What APRA can learn from New Zealand’s Reserve Bank shortcomings

A new report details where regulators went wrong

What APRA can learn from New Zealand’s Reserve Bank shortcomings

Insurance News

By Alicja Grzadkowska

Australian regulators can learn a thing or two from their Kiwi counterparts, after the Reserve Bank of New Zealand (RBNZ) was recently the subject of a report outlining its failures as a prudential regulator in a case involving CBL Insurance.

The report, commissioned by RBNZ, unveiled a number of failures, many of which were similar to criticisms levelled against Australian regulators in Kenneth Hayne’s royal commission final report.

In line with the Australian Prudential Regulation Authority (APRA) and the Australian Securities and Investments Commission, the RBNZ had failed to follow through with suitably strong supervision or harsh penalties. The report noted that the RBNZ had pinpointed potential issues, but then didn’t demand that CBL fix them.

CBL convinced RBNZ that everything was in order and RBNZ acquiesced, an approach to solving problems that was similar to APRA’s fruitless attempt to keep an eye on the wealth management firm IOOF, it was suggested.

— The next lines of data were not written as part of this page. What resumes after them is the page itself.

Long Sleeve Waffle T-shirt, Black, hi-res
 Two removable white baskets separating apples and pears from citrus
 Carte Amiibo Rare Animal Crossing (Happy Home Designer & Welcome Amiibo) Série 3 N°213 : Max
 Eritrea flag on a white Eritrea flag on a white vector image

One part of the CBL case in particular may yield lessons for APRA, namely the international angle. According to a report from The Australian Financial Review, CBL was able to operate as a reinsurer in Europe, and write business in France without a local licence and supervisory scrutiny, which the RBNZ report called “a regulatory gap.”

“With CBL not being regulated in France and not being part of the established market, it is an oversight that the bank did not follow up assiduously after licensing by consulting with either the French regulator or alternatively an independent expert in that market,” added the report, recommending the RBNZ “maintain its international regulator connections and continue to participate when appropriate as lead regulator or home regulator for New Zealand-licensed insurers operating offshore and offshore insurers licensed in New Zealand respectively.”

While APRA declined to comment on the CBL case for The Australian Financial Review, the media outlet was told that Australian-domiciled companies that operate overseas outside any regulatory regime, similar to CBL, are “very rare,” and those that do so are regulated as insurance groups, supposedly mitigating against the risk of a failure reminiscent of the CBL case.